Saturday, November 21, 2009

in Léon's usual suite

The first lines of House of All Nations.

They were in the Hotel Lotti in the Rue de Castiglione, but not in Léon's usual suite. Léon's medicine case in yellow pigskin lay open, showing its crystal flasks, on a Louis XV chair. The Raccamonds, man and wife, went over this case and poked at it.

"He always travels with it: cowardice of the lion before a common cold, eh?" Aristide reflected.

Marianne sniffed. "He's afraid to lose his money, that's all."

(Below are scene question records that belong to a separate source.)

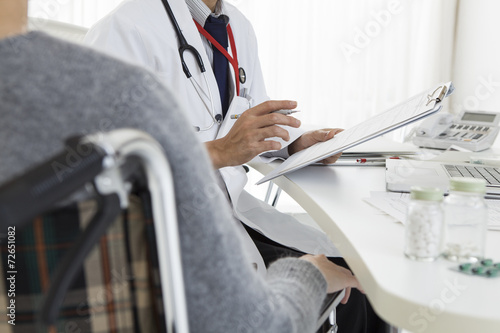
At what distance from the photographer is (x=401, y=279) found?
0.53 m

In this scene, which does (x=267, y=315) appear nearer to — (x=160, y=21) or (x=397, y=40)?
(x=160, y=21)

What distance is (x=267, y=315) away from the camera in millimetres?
481

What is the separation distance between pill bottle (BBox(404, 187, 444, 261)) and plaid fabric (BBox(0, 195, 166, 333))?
0.96 ft

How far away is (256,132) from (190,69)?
12.7 inches

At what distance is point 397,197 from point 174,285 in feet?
1.82

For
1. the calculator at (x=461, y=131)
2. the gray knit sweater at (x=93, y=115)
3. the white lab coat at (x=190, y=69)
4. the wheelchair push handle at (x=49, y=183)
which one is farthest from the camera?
the calculator at (x=461, y=131)

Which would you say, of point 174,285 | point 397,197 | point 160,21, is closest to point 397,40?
point 160,21

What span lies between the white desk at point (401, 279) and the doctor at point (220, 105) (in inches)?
10.1

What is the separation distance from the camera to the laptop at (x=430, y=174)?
92 centimetres

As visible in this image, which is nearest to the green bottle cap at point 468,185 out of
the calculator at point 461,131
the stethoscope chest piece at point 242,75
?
the stethoscope chest piece at point 242,75

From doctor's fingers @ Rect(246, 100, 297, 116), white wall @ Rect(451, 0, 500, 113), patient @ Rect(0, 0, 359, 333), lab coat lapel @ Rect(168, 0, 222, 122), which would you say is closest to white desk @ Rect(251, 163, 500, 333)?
patient @ Rect(0, 0, 359, 333)

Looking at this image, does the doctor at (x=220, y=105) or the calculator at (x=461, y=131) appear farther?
the calculator at (x=461, y=131)

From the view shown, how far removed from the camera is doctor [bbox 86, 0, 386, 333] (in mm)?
1102

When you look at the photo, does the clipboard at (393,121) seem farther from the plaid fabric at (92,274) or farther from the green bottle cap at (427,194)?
the plaid fabric at (92,274)
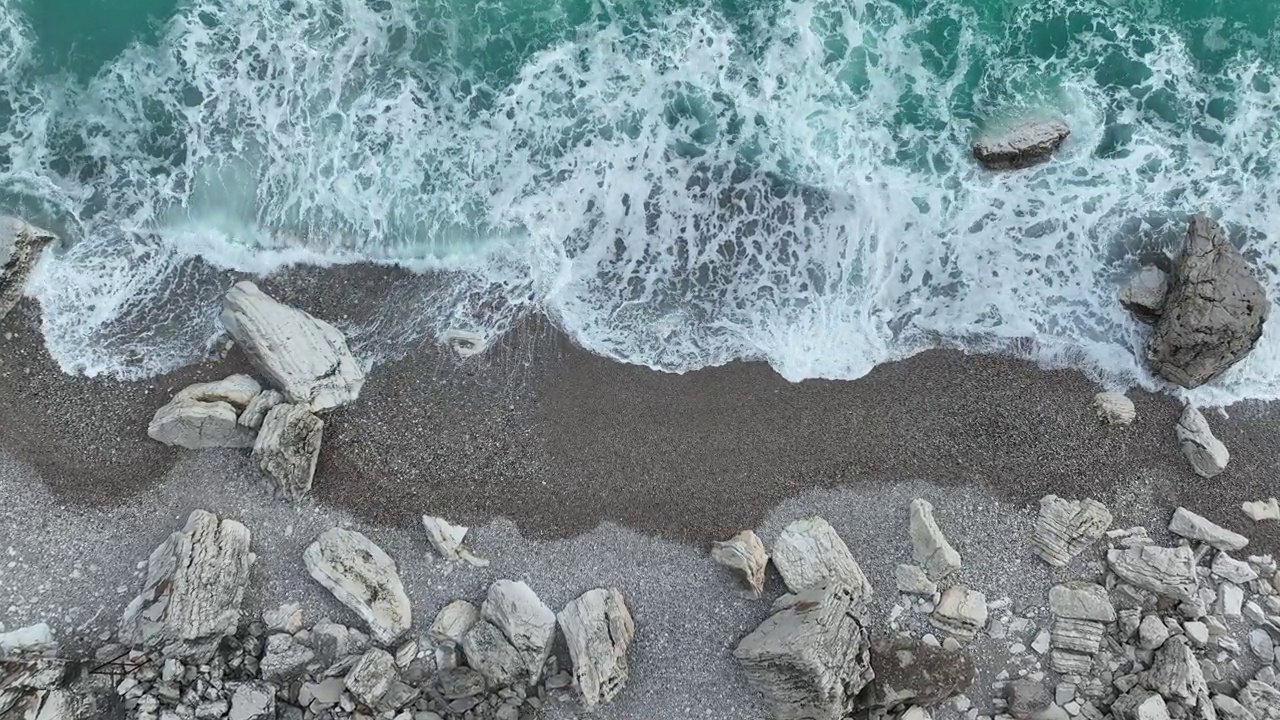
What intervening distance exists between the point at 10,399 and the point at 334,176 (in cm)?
707

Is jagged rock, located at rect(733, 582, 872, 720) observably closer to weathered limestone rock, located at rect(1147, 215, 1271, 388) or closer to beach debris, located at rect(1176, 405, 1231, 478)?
beach debris, located at rect(1176, 405, 1231, 478)

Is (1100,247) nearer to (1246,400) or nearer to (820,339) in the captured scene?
(1246,400)

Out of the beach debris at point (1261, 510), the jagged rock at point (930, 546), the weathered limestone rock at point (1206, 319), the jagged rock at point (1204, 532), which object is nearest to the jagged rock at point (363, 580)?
the jagged rock at point (930, 546)

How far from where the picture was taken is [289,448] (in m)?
12.6

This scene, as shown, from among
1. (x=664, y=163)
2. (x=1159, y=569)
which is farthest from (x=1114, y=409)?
(x=664, y=163)

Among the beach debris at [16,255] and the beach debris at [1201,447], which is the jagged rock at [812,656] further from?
the beach debris at [16,255]

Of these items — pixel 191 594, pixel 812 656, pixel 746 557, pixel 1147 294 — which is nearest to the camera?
pixel 812 656

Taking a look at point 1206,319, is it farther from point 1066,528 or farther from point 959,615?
point 959,615

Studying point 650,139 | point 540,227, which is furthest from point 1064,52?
point 540,227

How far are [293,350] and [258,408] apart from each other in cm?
120

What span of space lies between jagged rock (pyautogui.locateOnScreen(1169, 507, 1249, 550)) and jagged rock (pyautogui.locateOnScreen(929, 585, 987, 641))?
13.3 ft

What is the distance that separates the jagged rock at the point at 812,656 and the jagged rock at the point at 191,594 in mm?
8556

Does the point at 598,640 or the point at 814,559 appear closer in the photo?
the point at 598,640

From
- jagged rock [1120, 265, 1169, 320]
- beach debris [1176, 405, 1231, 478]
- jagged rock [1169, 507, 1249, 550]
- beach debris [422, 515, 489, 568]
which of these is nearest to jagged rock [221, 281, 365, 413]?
beach debris [422, 515, 489, 568]
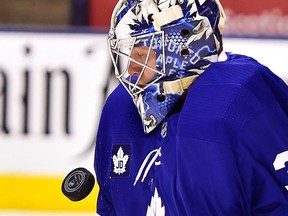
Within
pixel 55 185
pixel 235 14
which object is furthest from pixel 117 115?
pixel 235 14

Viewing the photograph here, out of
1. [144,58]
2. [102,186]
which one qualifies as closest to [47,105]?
[102,186]

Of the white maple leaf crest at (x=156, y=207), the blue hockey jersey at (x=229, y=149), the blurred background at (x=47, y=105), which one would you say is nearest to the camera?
the blue hockey jersey at (x=229, y=149)

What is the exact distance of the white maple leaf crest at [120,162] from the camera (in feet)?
5.35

This opening gives us a setting in three swift sentences (the place, the room in the place, the people in the room, starting wide and getting narrower, zooming in) then segues into dialogue, making it even quicker than the start of The Beauties and Furies. Again the reader is prompted to ask questions about the characters. Why is Léon not in his usual suite, who is this couple, and where is Léon while they're looking inside his bag? He must be rich. Look at the room. Look at the chair. Look at the case - not ordinary leather. Look at the flasks - crystal. These are objects he carries around with him, intimate possessions. Who is this man? He's rich or else he puts on a good show. He's possibly proud, extravagant, outgoing, maybe selfish, maybe he likes to see people envy him, a flash façade covering hidden fears? Confident in front, but behind: unreliable, uncertain, therefore dangerous? The Raccamonds are not part of this opulence, they poke around in it, curious and sceptical, perhaps jealous? Perhaps nemeses in embryo? So, plenty of questions.

When House was published in 1938, Time reviewed it like this:

House of All Nations brings up to date the theme of Balzac's La Comedie Humaine. Our epoch, said Balzac, is one in which "money is the lawgiver, socially and politically," when, for money, "people fight and devour one another like spiders in a pot." Running to 795 pages, told in 104 cinematic scenes, House of All Nations takes for its pot the luxurious Paris private bank of Bertillon & Cie. S.A., described by its head, elegant, cynical, lucky, grandly deluded Jules Bertillon, as "a rich man's club: a gambling, deposit and tax-evasion bank ... a society dump"

Stead liked Balzac, and the idea that "money is the lawgiver, socially and politically" runs through her entire oeuvre. Poverty poisons the Pollits - a rich Henny would have been a less desperate Henny - the Massines of The People With the Dogs can afford to be easygoing because they don't have to fret about an income, and even in The Salzburg Tales there is a story about a magical goldfish that makes people rich. The speculator and the socialist are two types that recur in her work: Robert Grant on one hand, Nellie Cotter on the other. In House of All Nations she's at her most money-explicit. Every decision the characters make is coloured by money: making it, or spending it, or working out ways to keep what they have. The idea that a man would value his health because, "He's afraid to lose his money" - the flow of life the same as the flow of cash - is not something she's put here idly. It sets the tone. So does the speed of that introduction. Events in House go past quickly, in a massive hurly-burly, characters enter, are described, argue, make claims, vanish, perform some scheme, reappear, shout, make money, lose money, flee the country, return, make money again ... Bertillon's bank looks solid, respectable, but backstage it's a carnival. Strange, for such a busy book, the net effect is of people treading water.